“Frequentist Accuracy of Bayesian Estimates” (Efron Webinar announcement)

imgres

Brad Efron

The Royal Statistical Society sent me a letter announcing their latest Journal webinar next Wednesday 21 October:

…RSS Journal webinar on 21st October featuring Bradley Efron, Andrew Gelman and Peter Diggle. They will be in discussion about Bradley Efron’s recently published paper titled ‘Frequentist accuracy of Bayesian estimates’. The paper was published in June in the Journal of the Royal Statistical Society: Series B (Statistical Methodology), Vol 77 (3), 617-646.  It is free to access from October 7th to November 4th.

Webinar start time: 8 am in California (PDT); 11 am in New York (EDT); 4pm (UK time).

During the webinar, Bradley Efron will present his paper for about 30 minutes followed by a Q&A session with the audience. Andrew Gelman is joining us as discussant and the event will be chaired by our President, Peter Diggle.
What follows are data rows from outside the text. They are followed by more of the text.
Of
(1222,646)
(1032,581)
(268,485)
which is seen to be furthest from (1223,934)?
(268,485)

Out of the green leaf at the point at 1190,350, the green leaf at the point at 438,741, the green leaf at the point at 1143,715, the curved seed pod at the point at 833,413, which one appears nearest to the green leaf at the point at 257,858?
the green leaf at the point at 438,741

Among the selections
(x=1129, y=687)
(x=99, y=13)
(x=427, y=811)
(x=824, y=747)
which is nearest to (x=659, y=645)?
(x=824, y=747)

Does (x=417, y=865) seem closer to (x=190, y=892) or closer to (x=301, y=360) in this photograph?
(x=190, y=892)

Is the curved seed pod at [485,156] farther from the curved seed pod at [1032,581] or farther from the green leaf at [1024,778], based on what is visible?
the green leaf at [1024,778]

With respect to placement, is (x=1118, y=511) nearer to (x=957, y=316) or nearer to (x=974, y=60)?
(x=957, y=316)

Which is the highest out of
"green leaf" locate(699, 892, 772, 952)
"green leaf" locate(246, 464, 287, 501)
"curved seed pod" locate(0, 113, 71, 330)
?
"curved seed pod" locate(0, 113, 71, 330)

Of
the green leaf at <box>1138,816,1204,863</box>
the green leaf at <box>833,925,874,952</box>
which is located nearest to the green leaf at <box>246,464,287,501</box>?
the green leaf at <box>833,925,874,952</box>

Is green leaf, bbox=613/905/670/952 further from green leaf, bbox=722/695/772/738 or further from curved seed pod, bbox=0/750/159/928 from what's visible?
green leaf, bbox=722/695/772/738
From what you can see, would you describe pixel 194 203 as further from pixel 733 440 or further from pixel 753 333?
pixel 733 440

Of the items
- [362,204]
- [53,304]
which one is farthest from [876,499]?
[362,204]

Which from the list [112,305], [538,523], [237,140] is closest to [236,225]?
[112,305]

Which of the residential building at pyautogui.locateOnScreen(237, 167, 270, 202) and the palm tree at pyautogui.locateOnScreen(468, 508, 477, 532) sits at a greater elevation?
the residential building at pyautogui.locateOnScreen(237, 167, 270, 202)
Participation in the Q&A session by anyone who dials in is warmly welcomed and actively encouraged.Participants can ask the author a question over the phone or simply issue a message using the web based teleconference system.  Questions can be emailed in advance and further information can be requested from journalwebinar@rss.org.uk.

More details about this journal webinar and how to join can be found in StatsLife and on the RSS website.  RSS Journal webinars are sponsored by Quintiles.

We’d be delighted if you were able to join us on the 21st and very grateful if you could let your colleagues and students know about the event.

I will definitely be tuning in!

Categories: Announcement, Statistics

Post navigation

6 thoughts on ““Frequentist Accuracy of Bayesian Estimates” (Efron Webinar announcement)

  1. Steven McKinney

    Another amazing development of statistical methodology by Bradley Efron.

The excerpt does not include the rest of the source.